The third chapter of our Open Platform is a perfect opportunity to Tizen, Samsung’s new operating system designed for a wide range of devices, from smartphones to wearable devices up to cars.
The mobile world has long been dominated by the battle Apple – Google, but according to some experts this rivalry is already over: Apple aims to eastern markets, where consumers have a significant purchasing power, while Android focuses more on emerging markets by offering a wide range of more affordable products. It is also true that in recent times we are witnessing the birth of new open platforms able to satisfy market niches and thus find their place in the global mobile industry.
In this new scenario, Samsung is the top seed, thanks to the strengthening of the Google OS than its competitors. But now the Korean company is ready to launch a new challenge on the market: its own OS – Tizen. In collaboration with Intel and supported by manufacturers, software developers and operators, it will be the right move to cut off relations with Google and replace Android as the main OS on their devices? We deepen the knowledge of this new operating system.

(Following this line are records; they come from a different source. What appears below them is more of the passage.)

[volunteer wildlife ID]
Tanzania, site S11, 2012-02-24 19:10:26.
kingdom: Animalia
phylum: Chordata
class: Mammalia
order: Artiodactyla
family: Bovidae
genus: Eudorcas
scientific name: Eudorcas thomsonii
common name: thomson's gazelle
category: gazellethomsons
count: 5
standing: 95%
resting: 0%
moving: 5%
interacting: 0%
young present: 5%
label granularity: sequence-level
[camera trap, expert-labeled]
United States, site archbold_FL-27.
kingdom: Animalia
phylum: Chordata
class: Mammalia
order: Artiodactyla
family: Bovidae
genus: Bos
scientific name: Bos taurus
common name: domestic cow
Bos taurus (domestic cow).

Launched in 2012, Tizen is a Linux operating system platform, designed to fit a number of smart devices: smartphones, tablets, in-vehicle infotainment devices, smart TVs, and cameras. His license is based on open source and SDK properties. The first product with Tizen support on the market was the smartcamera Samsung NX300M, present since last October, followed by tablet System announced in June 2013 exclusively for the Japanese market as part of a development kit.
Instead, the first smartphone with Tizen OS built – the Samsung Zeq 9000 was recently announced to MWC14. Given the ‘apparent similarity’ with the Samsung Galaxy S4, and despite the good reviews that consider it elegant, easy to use and with more screen capabilities than iOS, Windows Phone or Android, the welcome was warm.

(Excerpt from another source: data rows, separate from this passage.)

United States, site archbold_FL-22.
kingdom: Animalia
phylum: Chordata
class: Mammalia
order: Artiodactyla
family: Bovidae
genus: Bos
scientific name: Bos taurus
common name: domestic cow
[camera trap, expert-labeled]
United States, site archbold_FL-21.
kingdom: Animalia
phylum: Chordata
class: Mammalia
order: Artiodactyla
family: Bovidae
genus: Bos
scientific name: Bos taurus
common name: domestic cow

However, Tizen is designed to be customized and its open source nature enables manufacturers and operators to create new original solutions and test its interface and its user experience. Another important aspect is its basic HTML5, which will speed up the app creation cycle and versatility in respect of the various devices.

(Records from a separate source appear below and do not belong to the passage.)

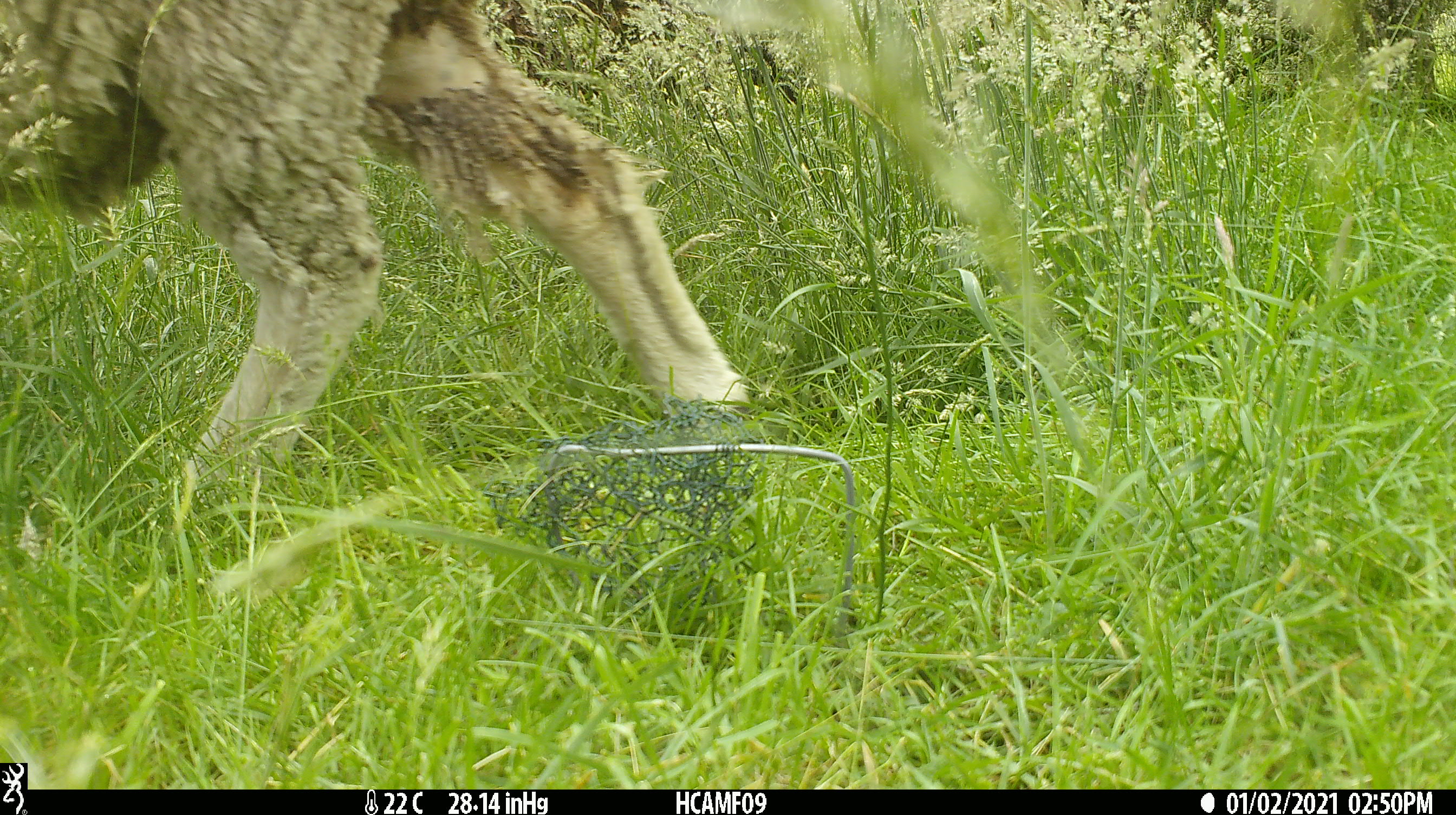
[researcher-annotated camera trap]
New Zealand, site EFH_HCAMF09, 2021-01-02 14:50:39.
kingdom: Animalia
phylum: Chordata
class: Mammalia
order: Artiodactyla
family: Bovidae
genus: Ovis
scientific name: Ovis aries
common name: domestic sheep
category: sheep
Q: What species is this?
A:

Considering the current mobile market, however, it is highly unlikely that Samsung abandon Android, despite the launch of Gear 2 entirely on Tizen as successor to the Galaxy Gear running on Android.
Considering instead the emerging markets, we could say that Samsung and Mozilla have become competitors. It will provide many interesting developments as both companies are interested to launch smartphones cheap in those territories.
Therefore, the giant of Koreano technology will face many challenges with its operating system, available not only for smartphones but also for wearable technology, and supported by an impressive team of Intel, Huawei, Vodafone and Fujitsu. Its biggest limitation, however, could decree his own order: the lack of apps. Despite the global presence and extensive Samsung users will not be willing to purchase mobile phones without applications, and get even at an altitude of 6 apps on Google Play or the App store will be a long process.